Results The final set of HCQIs for RA (n=14) include 2 for structure, 11 for process and 1 for outcome. Example structure indicator: “Rheumatology practices should have the facilities to at least annually calculate and record (electronically or on paper) composite scores like DAS 28 or any of its variants CDAI or SDAI, for all patients with RA”

Example for process indicator: “If a patient is newly diagnosed with RA, then, he or she should be given individually tailored education by relevant health professionals about the natural history, treatment, and self management of the disease within 3 months”.

Example outcome indicator: “If a patient is diagnosed with active RA (i.e. DAS 28 over 3.2) then the disease activity should be low (i.e. DAS28 below 3.2) 6 months after treatment has started”.

The final set for OA (n=12) include 2 for structure, 8 for process and 2 for different outcomes.

Example structure indicator: “All professionals managing patients with OA at a primary health care centre should have continuous access to education on important preventive and therapeutic strategies in the management of OA”.
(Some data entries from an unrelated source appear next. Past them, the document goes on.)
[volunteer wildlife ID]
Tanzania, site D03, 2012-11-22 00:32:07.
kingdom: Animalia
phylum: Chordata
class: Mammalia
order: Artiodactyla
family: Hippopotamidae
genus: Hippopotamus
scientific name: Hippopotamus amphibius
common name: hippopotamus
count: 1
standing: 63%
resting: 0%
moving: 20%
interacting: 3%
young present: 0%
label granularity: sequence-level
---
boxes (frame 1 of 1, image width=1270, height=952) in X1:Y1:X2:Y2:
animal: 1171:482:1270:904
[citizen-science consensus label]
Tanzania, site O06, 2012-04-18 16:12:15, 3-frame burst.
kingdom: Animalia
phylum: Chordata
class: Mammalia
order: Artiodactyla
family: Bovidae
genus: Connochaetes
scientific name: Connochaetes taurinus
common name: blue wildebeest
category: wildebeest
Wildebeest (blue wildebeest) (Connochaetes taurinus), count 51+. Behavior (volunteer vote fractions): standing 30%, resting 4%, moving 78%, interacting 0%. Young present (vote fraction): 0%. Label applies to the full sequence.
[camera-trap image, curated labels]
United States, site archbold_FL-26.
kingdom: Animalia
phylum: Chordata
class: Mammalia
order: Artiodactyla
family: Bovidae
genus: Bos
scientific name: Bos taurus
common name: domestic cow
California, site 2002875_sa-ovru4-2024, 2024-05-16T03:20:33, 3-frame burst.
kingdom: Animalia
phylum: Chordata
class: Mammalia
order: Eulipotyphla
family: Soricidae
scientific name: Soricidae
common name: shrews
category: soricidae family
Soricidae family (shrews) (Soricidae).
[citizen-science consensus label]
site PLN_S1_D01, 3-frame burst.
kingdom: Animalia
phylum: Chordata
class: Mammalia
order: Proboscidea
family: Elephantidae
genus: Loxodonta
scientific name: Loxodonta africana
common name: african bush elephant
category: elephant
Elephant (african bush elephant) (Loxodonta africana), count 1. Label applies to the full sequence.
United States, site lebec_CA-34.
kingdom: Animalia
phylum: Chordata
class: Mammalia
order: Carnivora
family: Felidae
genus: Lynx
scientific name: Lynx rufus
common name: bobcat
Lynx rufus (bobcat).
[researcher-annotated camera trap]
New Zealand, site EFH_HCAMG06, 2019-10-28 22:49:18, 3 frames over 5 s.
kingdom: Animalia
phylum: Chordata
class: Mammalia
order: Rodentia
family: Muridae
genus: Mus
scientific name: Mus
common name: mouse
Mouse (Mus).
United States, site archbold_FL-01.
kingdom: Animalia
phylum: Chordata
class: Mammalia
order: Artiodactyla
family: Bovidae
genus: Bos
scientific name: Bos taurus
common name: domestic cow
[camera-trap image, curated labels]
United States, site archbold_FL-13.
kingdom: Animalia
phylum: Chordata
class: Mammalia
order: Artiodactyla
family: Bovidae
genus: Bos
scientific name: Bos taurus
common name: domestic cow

Example process indicator: “If a patient with OA is overweight (as defined by a BMI >27), then he or she should receive information on weight management and offered referral to a weight management program”.

Example outcome indicator: “If a patient is diagnosed with symptomatic OA and has functional limitation then an improvement of his/her functional ability by 20% on a patient reported outcome measure should be reached within three months after initiation/change of pharmacological/non pharmacological treatment”.

Conclusions Using existing guidelines and SOCs a further step is needed to identify corresponding HCQIs to encourage their implementation. We now suggest sets of HCQIs for RA and OA which can be used in quality improvement and bench marking in and between indivudual countries accross Europe.